- Task to complete
When you reach the line containing "<title></title>" in the data below, reproduce it and every line that follows, exactly and without additions.

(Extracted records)
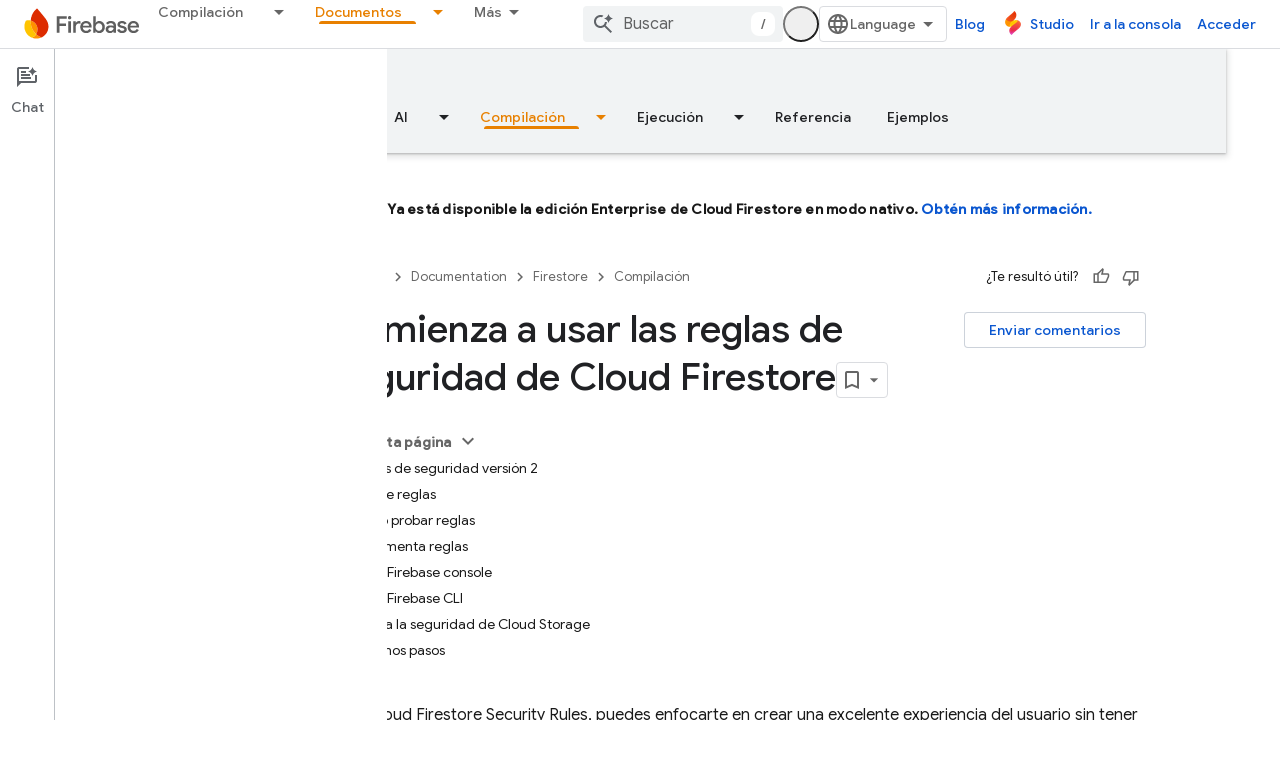

--- FILE ---
content_type: text/html; charset=UTF-8
request_url: https://feedback-pa.clients6.google.com/static/proxy.html?usegapi=1&jsh=m%3B%2F_%2Fscs%2Fabc-static%2F_%2Fjs%2Fk%3Dgapi.lb.en.2kN9-TZiXrM.O%2Fd%3D1%2Frs%3DAHpOoo_B4hu0FeWRuWHfxnZ3V0WubwN7Qw%2Fm%3D__features__
body_size: 76
content:
<!DOCTYPE html>
<html>
<head>
<title></title>
<meta http-equiv="X-UA-Compatible" content="IE=edge" />
<script type="text/javascript" nonce="o-jgIrYTgN_rLwokVW8pWg">
  window['startup'] = function() {
    googleapis.server.init();
  };
</script>
<script type="text/javascript"
  src="https://apis.google.com/js/googleapis.proxy.js?onload=startup" async
  defer nonce="o-jgIrYTgN_rLwokVW8pWg"></script>
</head>
<body>
</body>
</html>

- Result for this exercise
<title></title>
<meta http-equiv="X-UA-Compatible" content="IE=edge" />
<script type="text/javascript" nonce="o-jgIrYTgN_rLwokVW8pWg">
  window['startup'] = function() {
    googleapis.server.init();
  };
</script>
<script type="text/javascript"
  src="https://apis.google.com/js/googleapis.proxy.js?onload=startup" async
  defer nonce="o-jgIrYTgN_rLwokVW8pWg"></script>
</head>
<body>
</body>
</html>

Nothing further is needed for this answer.